In an approach demonstrating just how extreme the situation has become in areas at the center of the Ebola outbreak, the government of Sierra Leone has put the entire nation under strict “lockdown” for at least three days , bringing daily life to a standstill and prohibiting citizens from leaving their homes. The severe measure is designed help contain the virus’s spread, as well as give health workers time to go door-to-door, screening for new Ebola cases and educating about prevention strategies. Time magazine reports  that 21,000 police and recruited security will be deployed to keep people off the streets.
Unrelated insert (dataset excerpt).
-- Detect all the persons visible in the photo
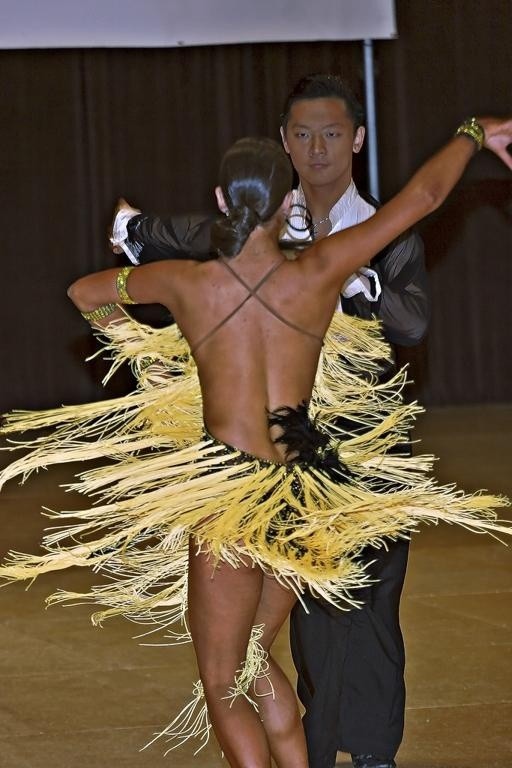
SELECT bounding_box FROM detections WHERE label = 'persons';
[107,73,436,768]
[64,110,510,768]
There are significant ethical implications to such a drastic move, including the potential to exacerbate existing inequalities, causing greater suffering for those who are already disadvantaged. For Berman Institute Director Ruth Faden , it calls to mind work done on the ethical considerations surrounding pandemic influenza  in 2006-2007. In preparing and responding to any infectious disease outbreak, Faden says, there must be vigilance to include and protect the concerns of those who are already vulnerable in society, and who will necessarily be hit harder when society is strained.
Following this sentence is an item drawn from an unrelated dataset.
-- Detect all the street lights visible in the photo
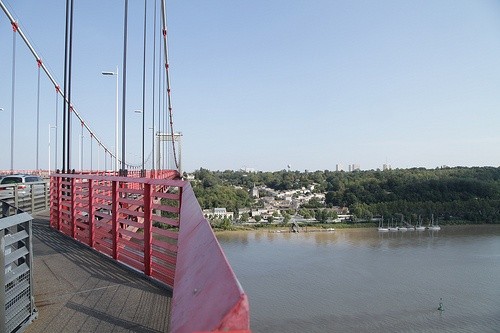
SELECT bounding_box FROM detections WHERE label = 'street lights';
[47,123,54,174]
[134,110,143,170]
[102,65,119,175]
On the specific issue of forced confinement, Faden wrote  in 2007:
“Consider also the implications of community confinement, isolation, or sheltering in place. People who live paycheck to paycheck could lose what little economic stability they have by the resultant loss of income. Some would have no wherewithal to stockpile food. People who are in and out of housing would have no place in which to shelter.”
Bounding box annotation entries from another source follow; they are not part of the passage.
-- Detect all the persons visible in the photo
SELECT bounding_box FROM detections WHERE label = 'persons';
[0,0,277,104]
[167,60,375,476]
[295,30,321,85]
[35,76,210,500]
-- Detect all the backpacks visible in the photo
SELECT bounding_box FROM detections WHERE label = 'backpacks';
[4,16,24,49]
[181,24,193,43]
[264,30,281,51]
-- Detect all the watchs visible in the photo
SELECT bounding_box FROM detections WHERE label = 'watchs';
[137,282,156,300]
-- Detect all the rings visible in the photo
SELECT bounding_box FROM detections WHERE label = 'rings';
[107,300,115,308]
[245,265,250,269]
Faden notes that these concerns are only intensified in countries as poor as Sierra Leone. “When people live hand to mouth, when they have no running water, when they are already food insecure and without reliable communication, any government policy of lockdown cannot ethically go forward without the logistics and resources to ensure that the basic needs of people who are already systematically disadvantaged are met,” Faden says. “Public health measures must always take the rights and interests of disadvantaged groups into account as part of a serious commitment to social justice.”
Of course, harms must be weighed against the benefits of the lockdown. Officials in Sierra Leone  have said that the lockdown will help contain the aggressive Ebola virus, and they expect to identify 20% more cases . But Medecins Sans Frontieres (Doctors Without Borders, MSF) has spoken out against the approach in a statement, contending that the risks are too high:
“It has been our experience that lockdowns and quarantines do not help control Ebola as they end up driving people underground and jeopardising the trust between people and health providers. This leads to the concealment of potential cases and ends up spreading the disease further.”
Christina Falconi, MSF country coordinator for Sierra Leone, highlights concerns  that even if the lockdown is successful in identifying new cases, there will not be facilities to support the newly identified patients. “We support the idea of increasing awareness about Ebola but we’re extremely concerned about the capacity. I’m standing in Kailahun right now and I can see all the wards we have here. Every single one is full. We’re turning people away, so I can say that as of today there will not be enough beds for any new cases.”
The Guardian reports  that those with suspected Ebola will be taken to “holding centres”.
Some citizens are willing to accept the restrictions. Freetown resident Linda Barrie, who has exclusively been selling bleach and hand sanitizer that help kill the Ebola virus at her roadside stall, told The Guardian : “I’ve accepted this if it will mean a light at the end of the tunnel. I haven’t seen any sign of Ebola here except that people don’t come to buy anymore. So the government should do whatever it is so this suffering can end.”
Are other citizens as ready to comply, and for how long? Reuters reports  that Sierra Leone’s deputy information minister, Theo Nichol, said the lockdown period may be extended if needed. A presidency official had earlier said the lockdown would last for four days, rather than the more widely reported three.